[[ Source extract open ]]

Through my studies and experiences I accepted that my future was not in the middle of some remote jungle, but close to people, people in conflict with wildlife, with the environment and with each other, the people that would shape the future of conservation with me. The people that I would have to get to know, understand, and serve if I really wanted to make a difference.


During my time as a student in the conservation world I found myself alone in many ways; the only Latina in the program, one of the few women, and a non hunter that respected hunters and their role, but did not want to become one.  I often found myself at meetings where I was the only dissenting voice, the only one with a different point of view and life experience. I observed conservation decisions being made in a vacuum, removed from the community they affected, informed by only one opinion.  I also observed a hunger for diversified engagement, for more and different people to be part of the conversation, but I also observed the fear that rises from the unknown and a sense of inadequacy that organizations feel when they are representative of one group of people. Groups wanted to be inclusive, but staff was unclear on how to do it, and afraid of what would change once the new voices were seated at the table.


I was the wildlife veterinarian for a whole State, I got to do the things people (including me) dream about, from sampling live black bears to collecting hellbenders from rushing rivers. And still, the call to have a greater impact, to make a real difference, to empower diverse voices and improve community has proven to be louder and stronger. After years of seeing the damage that disconnection can do to well intended efforts, I know that the future of conservation is in community alliances, education, communication, inclusiveness. Conservation is best served by the people that want to be part of the effort for whatever reason: their heritage, their love of the outdoors, their sense of purpose, their livelihood, etc. These are the voices that can make any effort successful, and regardless of how much they agree on each other on the how, they can all see the importance of our natural resources and partnerships that can conserve them.

[[ Source extract closed ]]
[[ Dataset records open ]]

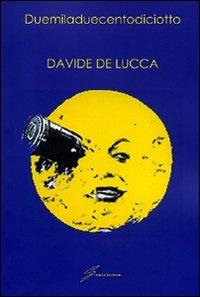 Duemiladuecentodiciotto - Davide De Lucca - copertina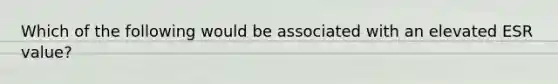 Which of the following would be associated with an elevated ESR value?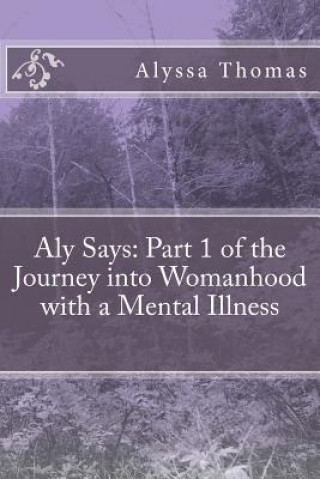 Aly Says: Part 1 of the Journey into Womanhood with a Mental Illness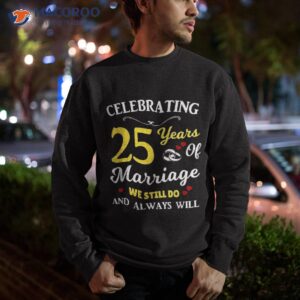 25th year wedding anniversary shirt sweatshirt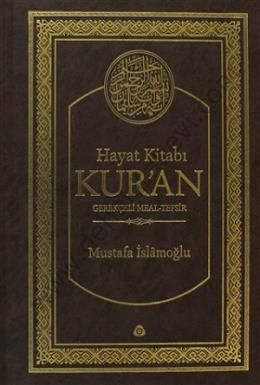 Hayat Kitabı Kur'an Gerekçeli Meal, Mustafa İslamoğu
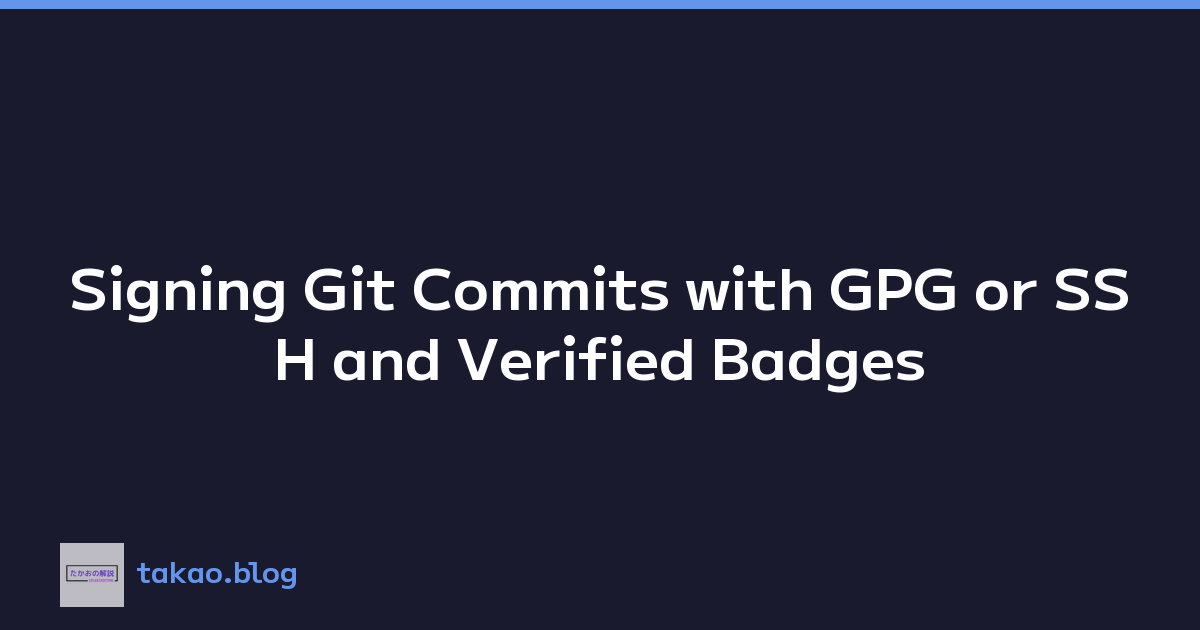 Signing Git Commits with GPG or SSH and Verified Badges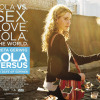 Lola Versus Lola Versus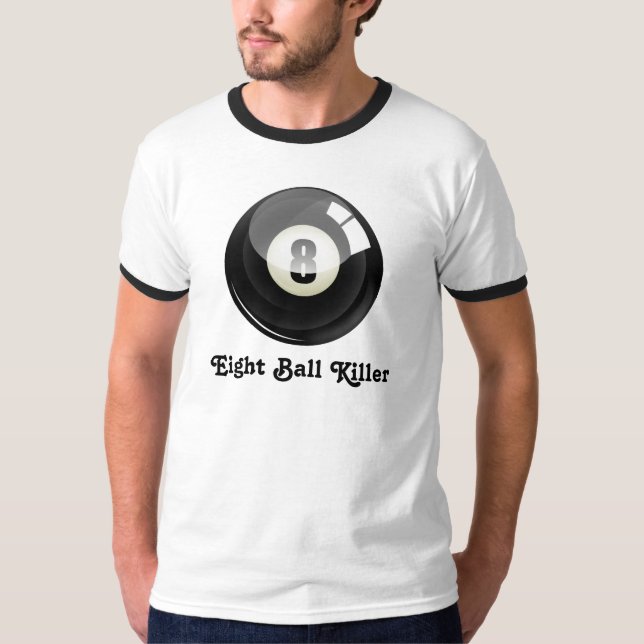 Eight Ball Killer (Black RInger) T-Shirt (Front)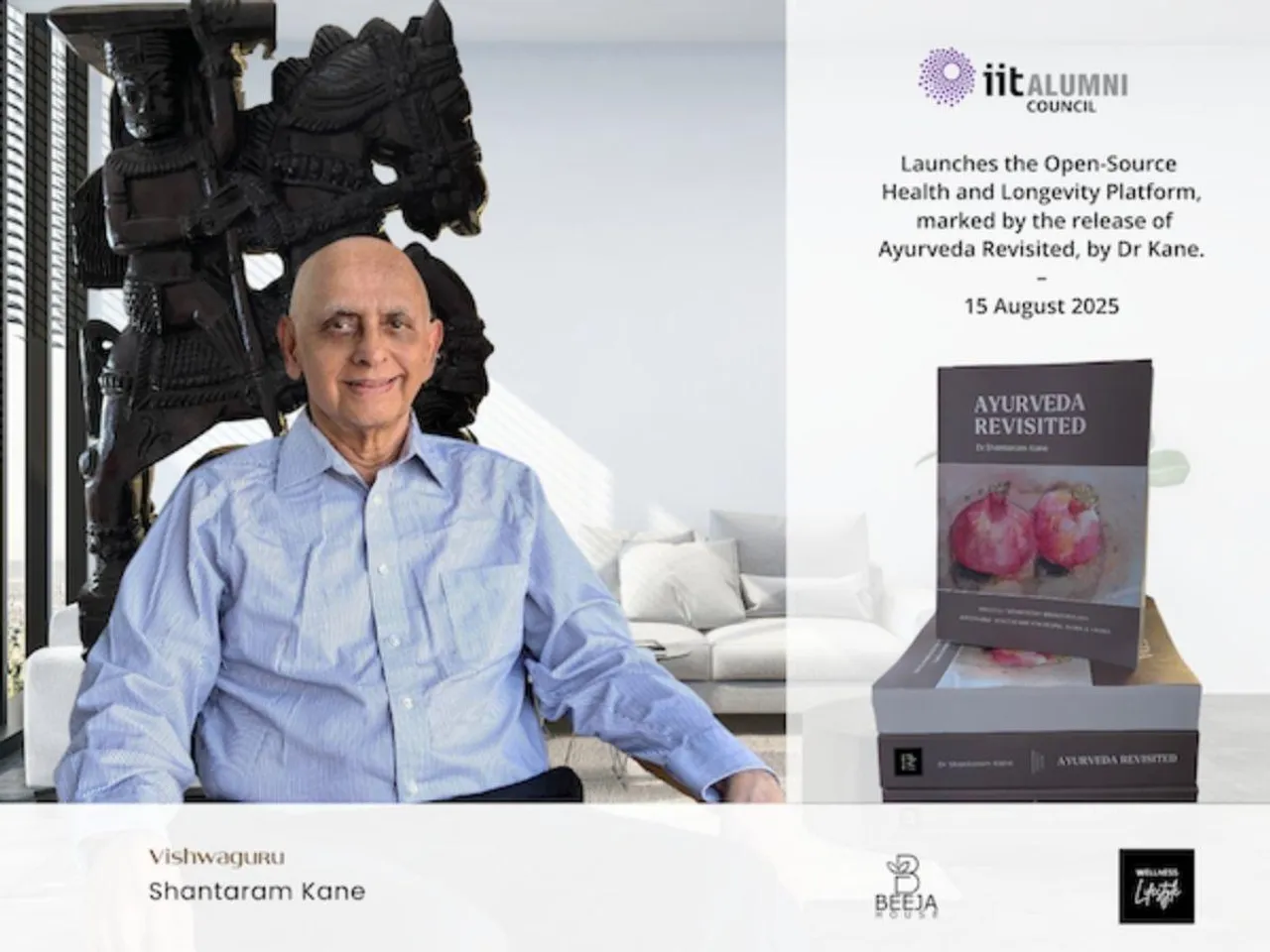 IIT Alumni Council Launches World’s First Open-Source Health Platform, with Ayurveda Revisited by Dr Shantaram Kane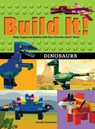 Build It! Dinosaurs - Jennifer Kemmeter - 9781513261119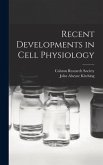 Recent Developments in Cell Physiology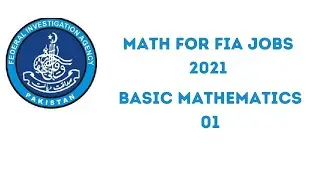 Math for FIA|| Basic Mathematics for FIA jobs 2021||FIA Math For Sub Inspector Assistant Constable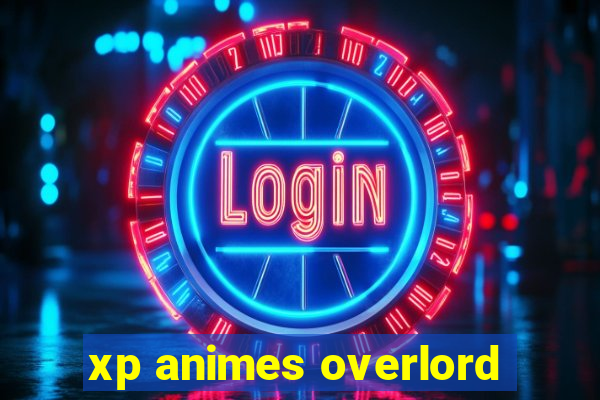 xp animes overlord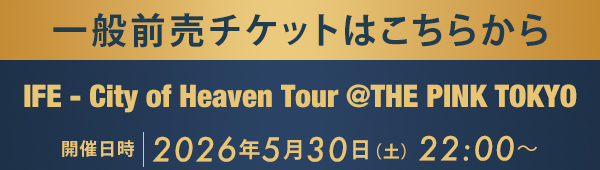 一般前売チケットはこちらから IFE - City of Heaven Tour @THE PINK TOKYO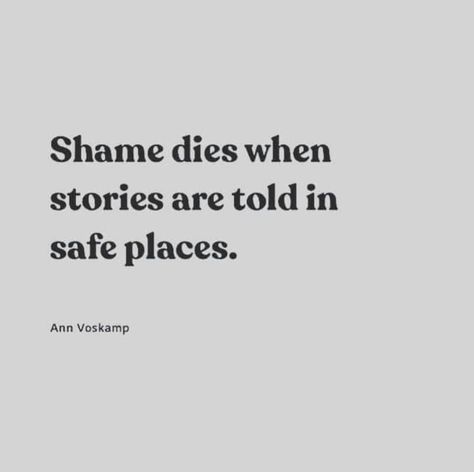 Let us be your safe place! Safe Space Quotes, Shame Quotes, Safe Quotes, Space Quotes, Place Quotes, Ann Voskamp, Self Compassion, Safe Space, Safe Place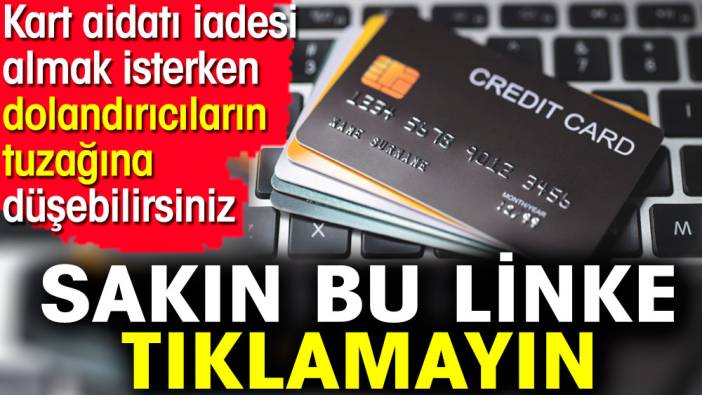 Sakın bu linke tıklamayın. Kart aidatı iadesi almak isterken dolandırıcıların tuzağına düşebilirsiniz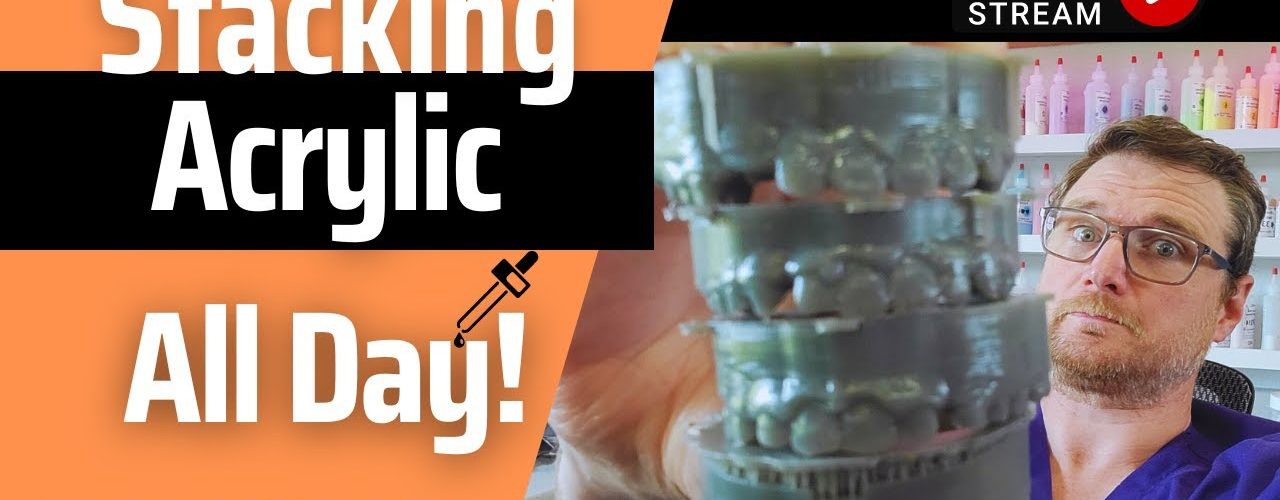 Live Stream: Stacking Acrylic All Day!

[[ Dataset records closed ]]

• _Tasks to carry out_
• A. Rewrite the paragraph of the conservation essay that begins "During my time as a student" as a shorter list of its main points.
• B. Carry the conservation essay on from its last sentence.

• _Answers below_
• A.
- As a student in conservation, I was often alone: the only Latina in the program, one of the few women, and a non-hunter who respected hunters but did not want to become one.
- At meetings I was often the only dissenting voice, with a different point of view and life experience.
- I saw conservation decisions made in a vacuum, removed from the affected community and shaped by a single opinion.
- I saw a hunger for more diverse engagement, along with fear of the unknown and a sense of inadequacy in organizations that represent only one group.
- Groups wanted to be inclusive, but staff did not know how and feared what would change once new voices joined the table.

• B.
Because I see the need and I think I have collected many of the tools necessary to be impactful, I decided to take a leap and start a consulting company with a fellow conservation warrior and friend, to help others engage and decode stakeholders to create and maintain effective partnerships and communities. Communities that can hold the space for diverse points of view to contribute to the greater good, with productive conflict and long lasting results. Communities with the “resolve” to work through differences while respecting the individual, for a common purpose. That is why Resolve Conservation was created, and our main goal is to be part of the work that is needed for a future where people coexists with healthy wildlife and wild spaces.